DATA SUPPLIED Block Start

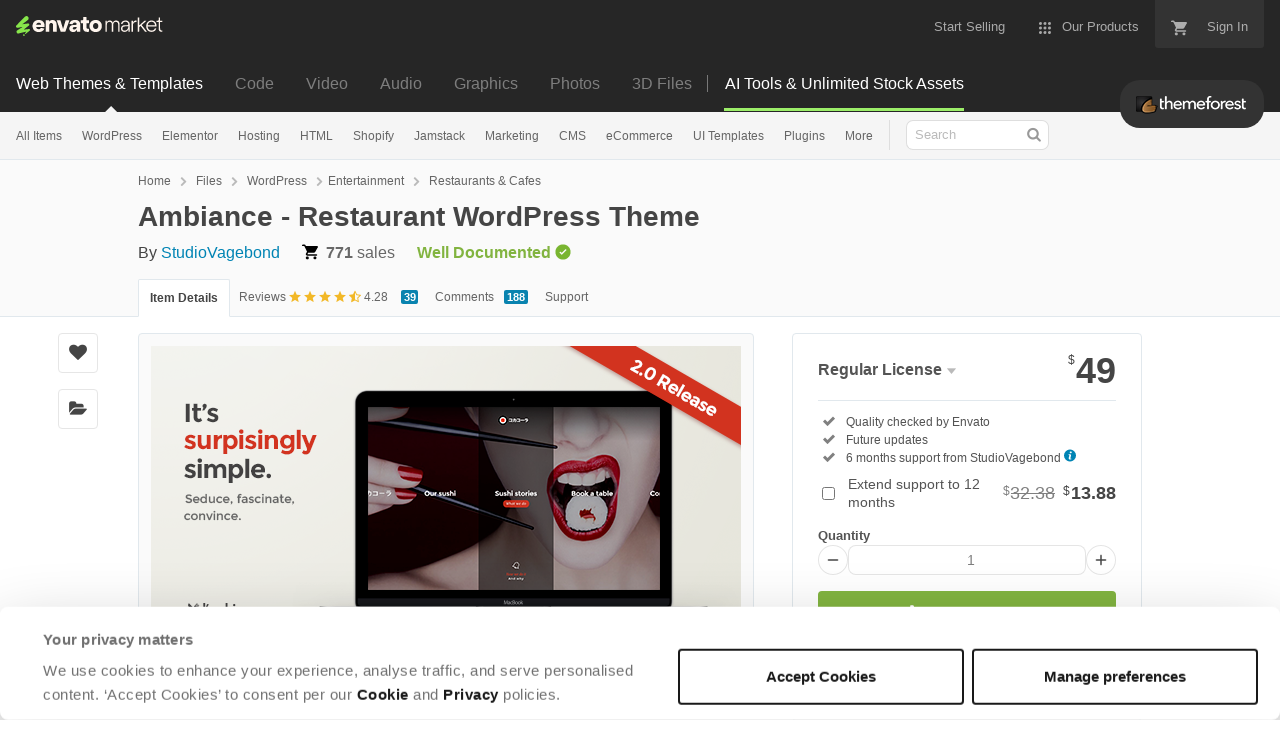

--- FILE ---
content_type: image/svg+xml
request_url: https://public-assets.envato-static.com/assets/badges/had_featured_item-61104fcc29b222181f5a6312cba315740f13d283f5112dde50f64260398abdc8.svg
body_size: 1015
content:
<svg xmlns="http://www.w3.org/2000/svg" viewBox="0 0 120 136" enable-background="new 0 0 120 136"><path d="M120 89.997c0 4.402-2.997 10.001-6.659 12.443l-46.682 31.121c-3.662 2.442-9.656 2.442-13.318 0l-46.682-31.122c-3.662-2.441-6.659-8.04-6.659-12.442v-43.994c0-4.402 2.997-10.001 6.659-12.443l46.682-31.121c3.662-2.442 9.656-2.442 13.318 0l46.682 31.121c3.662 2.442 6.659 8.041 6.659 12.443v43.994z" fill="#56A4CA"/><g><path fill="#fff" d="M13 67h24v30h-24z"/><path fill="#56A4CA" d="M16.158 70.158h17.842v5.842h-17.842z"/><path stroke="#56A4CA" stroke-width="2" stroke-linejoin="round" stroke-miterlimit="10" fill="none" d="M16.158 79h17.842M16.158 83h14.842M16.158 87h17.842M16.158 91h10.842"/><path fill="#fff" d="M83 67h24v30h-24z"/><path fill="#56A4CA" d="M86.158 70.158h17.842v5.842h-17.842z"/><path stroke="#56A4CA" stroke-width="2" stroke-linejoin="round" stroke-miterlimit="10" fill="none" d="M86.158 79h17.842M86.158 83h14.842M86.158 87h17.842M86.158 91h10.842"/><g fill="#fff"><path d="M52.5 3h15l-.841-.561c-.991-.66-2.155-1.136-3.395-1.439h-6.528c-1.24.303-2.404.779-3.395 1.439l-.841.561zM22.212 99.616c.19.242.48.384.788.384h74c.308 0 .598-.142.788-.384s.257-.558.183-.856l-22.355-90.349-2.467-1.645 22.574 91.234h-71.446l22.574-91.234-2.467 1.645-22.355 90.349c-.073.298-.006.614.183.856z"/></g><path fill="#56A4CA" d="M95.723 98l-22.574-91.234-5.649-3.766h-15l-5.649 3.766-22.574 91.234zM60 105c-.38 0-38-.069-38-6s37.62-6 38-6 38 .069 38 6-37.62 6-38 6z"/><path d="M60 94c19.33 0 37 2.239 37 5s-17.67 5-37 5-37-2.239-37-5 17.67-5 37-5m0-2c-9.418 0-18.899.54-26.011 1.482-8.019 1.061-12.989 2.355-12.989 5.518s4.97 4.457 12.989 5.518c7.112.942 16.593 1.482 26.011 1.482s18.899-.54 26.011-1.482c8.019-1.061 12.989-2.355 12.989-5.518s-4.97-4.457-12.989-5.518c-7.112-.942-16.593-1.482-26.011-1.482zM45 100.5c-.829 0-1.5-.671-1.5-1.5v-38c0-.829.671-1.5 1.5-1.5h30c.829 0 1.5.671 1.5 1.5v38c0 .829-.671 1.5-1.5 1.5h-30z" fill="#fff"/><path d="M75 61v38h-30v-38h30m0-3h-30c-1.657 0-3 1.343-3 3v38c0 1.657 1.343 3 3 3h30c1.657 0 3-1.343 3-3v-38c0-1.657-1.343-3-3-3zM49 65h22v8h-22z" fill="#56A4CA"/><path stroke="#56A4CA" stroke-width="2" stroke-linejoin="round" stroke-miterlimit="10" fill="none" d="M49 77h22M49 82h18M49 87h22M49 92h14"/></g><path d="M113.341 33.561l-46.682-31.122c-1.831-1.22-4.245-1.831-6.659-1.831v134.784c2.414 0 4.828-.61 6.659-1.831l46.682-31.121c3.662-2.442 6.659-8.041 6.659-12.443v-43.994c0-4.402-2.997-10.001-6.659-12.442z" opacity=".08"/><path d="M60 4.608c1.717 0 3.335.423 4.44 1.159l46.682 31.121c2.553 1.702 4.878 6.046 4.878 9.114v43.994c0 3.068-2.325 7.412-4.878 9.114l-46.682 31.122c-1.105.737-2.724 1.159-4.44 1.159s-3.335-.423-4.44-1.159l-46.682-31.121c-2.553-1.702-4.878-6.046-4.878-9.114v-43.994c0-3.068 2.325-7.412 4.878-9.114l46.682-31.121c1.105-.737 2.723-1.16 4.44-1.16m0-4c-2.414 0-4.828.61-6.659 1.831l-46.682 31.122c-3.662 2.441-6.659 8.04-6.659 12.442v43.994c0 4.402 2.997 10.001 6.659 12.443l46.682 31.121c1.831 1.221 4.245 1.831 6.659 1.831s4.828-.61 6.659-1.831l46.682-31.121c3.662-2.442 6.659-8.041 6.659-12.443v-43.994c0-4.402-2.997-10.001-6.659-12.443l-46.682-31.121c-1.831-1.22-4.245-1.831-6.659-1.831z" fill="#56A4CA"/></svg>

DATA SUPPLIED Block End

# PROBLEM REQUIREMENTS
For the data above, return an exact copy that contains no pictures.

# RESULT OF THE EXERCISE
--- FILE ---
content_type: image/svg+xml
request_url: https://public-assets.envato-static.com/assets/badges/had_featured_item-61104fcc29b222181f5a6312cba315740f13d283f5112dde50f64260398abdc8.svg
body_size: 1015
content:
<svg xmlns="http://www.w3.org/2000/svg" viewBox="0 0 120 136" enable-background="new 0 0 120 136"><path d="M120 89.997c0 4.402-2.997 10.001-6.659 12.443l-46.682 31.121c-3.662 2.442-9.656 2.442-13.318 0l-46.682-31.122c-3.662-2.441-6.659-8.04-6.659-12.442v-43.994c0-4.402 2.997-10.001 6.659-12.443l46.682-31.121c3.662-2.442 9.656-2.442 13.318 0l46.682 31.121c3.662 2.442 6.659 8.041 6.659 12.443v43.994z" fill="#56A4CA"/><g><path fill="#fff" d="M13 67h24v30h-24z"/><path fill="#56A4CA" d="M16.158 70.158h17.842v5.842h-17.842z"/><path stroke="#56A4CA" stroke-width="2" stroke-linejoin="round" stroke-miterlimit="10" fill="none" d="M16.158 79h17.842M16.158 83h14.842M16.158 87h17.842M16.158 91h10.842"/><path fill="#fff" d="M83 67h24v30h-24z"/><path fill="#56A4CA" d="M86.158 70.158h17.842v5.842h-17.842z"/><path stroke="#56A4CA" stroke-width="2" stroke-linejoin="round" stroke-miterlimit="10" fill="none" d="M86.158 79h17.842M86.158 83h14.842M86.158 87h17.842M86.158 91h10.842"/><g fill="#fff"><path d="M52.5 3h15l-.841-.561c-.991-.66-2.155-1.136-3.395-1.439h-6.528c-1.24.303-2.404.779-3.395 1.439l-.841.561zM22.212 99.616c.19.242.48.384.788.384h74c.308 0 .598-.142.788-.384s.257-.558.183-.856l-22.355-90.349-2.467-1.645 22.574 91.234h-71.446l22.574-91.234-2.467 1.645-22.355 90.349c-.073.298-.006.614.183.856z"/></g><path fill="#56A4CA" d="M95.723 98l-22.574-91.234-5.649-3.766h-15l-5.649 3.766-22.574 91.234zM60 105c-.38 0-38-.069-38-6s37.62-6 38-6 38 .069 38 6-37.62 6-38 6z"/><path d="M60 94c19.33 0 37 2.239 37 5s-17.67 5-37 5-37-2.239-37-5 17.67-5 37-5m0-2c-9.418 0-18.899.54-26.011 1.482-8.019 1.061-12.989 2.355-12.989 5.518s4.97 4.457 12.989 5.518c7.112.942 16.593 1.482 26.011 1.482s18.899-.54 26.011-1.482c8.019-1.061 12.989-2.355 12.989-5.518s-4.97-4.457-12.989-5.518c-7.112-.942-16.593-1.482-26.011-1.482zM45 100.5c-.829 0-1.5-.671-1.5-1.5v-38c0-.829.671-1.5 1.5-1.5h30c.829 0 1.5.671 1.5 1.5v38c0 .829-.671 1.5-1.5 1.5h-30z" fill="#fff"/><path d="M75 61v38h-30v-38h30m0-3h-30c-1.657 0-3 1.343-3 3v38c0 1.657 1.343 3 3 3h30c1.657 0 3-1.343 3-3v-38c0-1.657-1.343-3-3-3zM49 65h22v8h-22z" fill="#56A4CA"/><path stroke="#56A4CA" stroke-width="2" stroke-linejoin="round" stroke-miterlimit="10" fill="none" d="M49 77h22M49 82h18M49 87h22M49 92h14"/></g><path d="M113.341 33.561l-46.682-31.122c-1.831-1.22-4.245-1.831-6.659-1.831v134.784c2.414 0 4.828-.61 6.659-1.831l46.682-31.121c3.662-2.442 6.659-8.041 6.659-12.443v-43.994c0-4.402-2.997-10.001-6.659-12.442z" opacity=".08"/><path d="M60 4.608c1.717 0 3.335.423 4.44 1.159l46.682 31.121c2.553 1.702 4.878 6.046 4.878 9.114v43.994c0 3.068-2.325 7.412-4.878 9.114l-46.682 31.122c-1.105.737-2.724 1.159-4.44 1.159s-3.335-.423-4.44-1.159l-46.682-31.121c-2.553-1.702-4.878-6.046-4.878-9.114v-43.994c0-3.068 2.325-7.412 4.878-9.114l46.682-31.121c1.105-.737 2.723-1.16 4.44-1.16m0-4c-2.414 0-4.828.61-6.659 1.831l-46.682 31.122c-3.662 2.441-6.659 8.04-6.659 12.442v43.994c0 4.402 2.997 10.001 6.659 12.443l46.682 31.121c1.831 1.221 4.245 1.831 6.659 1.831s4.828-.61 6.659-1.831l46.682-31.121c3.662-2.442 6.659-8.041 6.659-12.443v-43.994c0-4.402-2.997-10.001-6.659-12.443l-46.682-31.121c-1.831-1.22-4.245-1.831-6.659-1.831z" fill="#56A4CA"/></svg>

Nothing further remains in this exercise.